About the Job: Debbi Regennitter – Landscape and Garden Maintenance Intern

outdoors at a botanical garden with a bucket planted in colorful red flowers that are cascading with orange flowers at the base

Reiman Gardens’ theme this year: color, is expressed in several different ways in different parts of the Gardens.

If color makes you think of rainbows, take a walk through the Children’s Garden to find buckets of color spilling out into the flower beds. The bucket spills are planted with primary color (red, yellow, and blue) flowers where they mix together in the beds to create the secondary colors (orange, green, and purple).

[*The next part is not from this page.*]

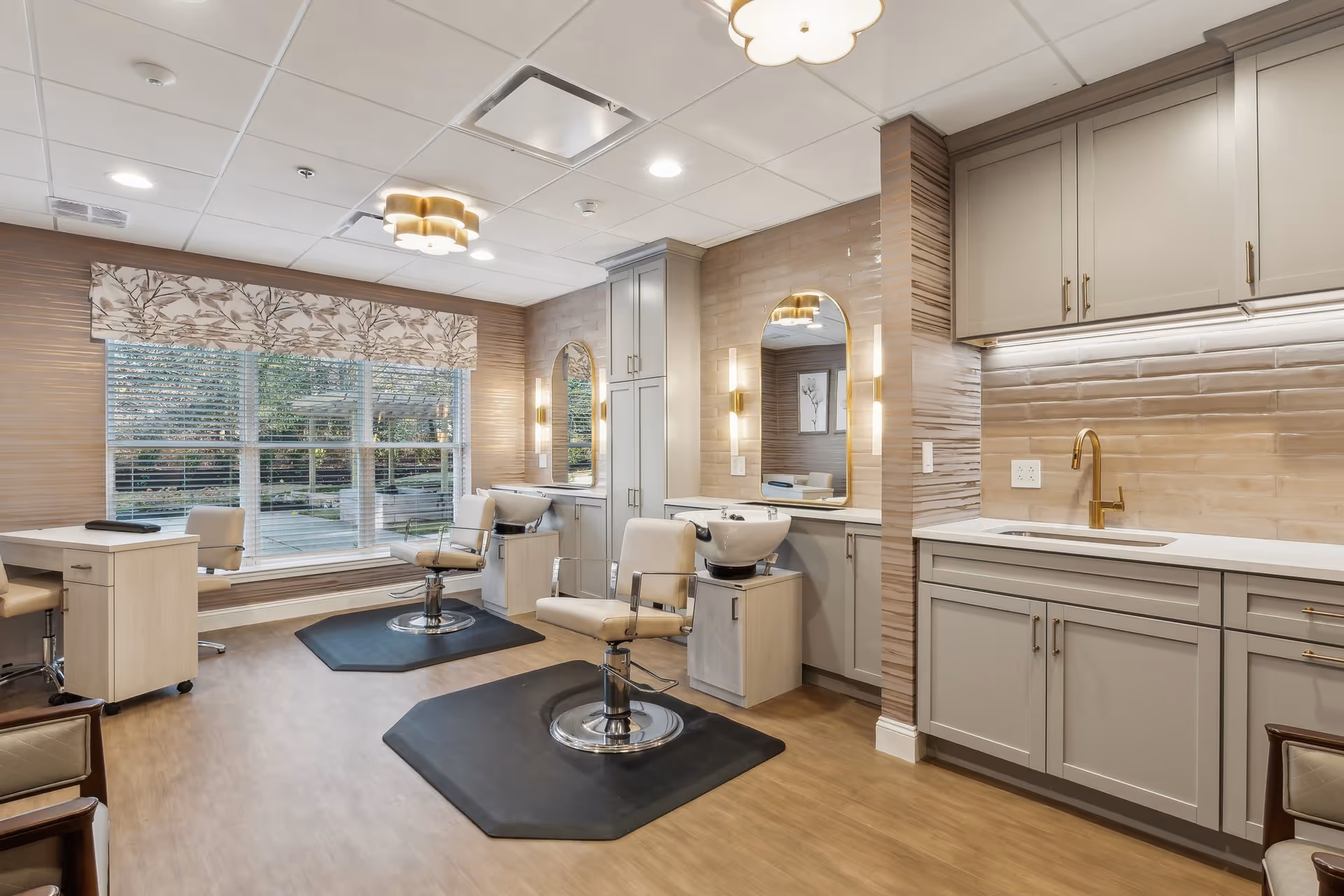 A bright and modern salon area in a senior living facility with two salon chairs in front of wash basins and mirrors. The room features light wood flooring, beige walls with textured tiles, large windows with floral valances, and cabinetry with a gold faucet and under-cabinet lighting.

If you are looking for something less traditional, check out the brown border located in the Dunlap Courtyard or the silver border next to the brick pathway south of the Mahlstede Building.

The Campanile Garden was influenced by British Horticulturalist Gertrude Jekyll. Gertrude was influential to the arts and crafts movement of 1880-1910. Her plantings tended toward vibrant colors in brush stroke swaths. The Campanile Garden looks and feels like a giant garden painting.

Several unexpected twists to color can be found in the Home Production Garden. Besides having a color wheel made up of colorful plates, they have beautiful red, orange, and purple trellises alongside vegetables of matching colors. If you don’t think of carrots as red or peas being purple go check it out.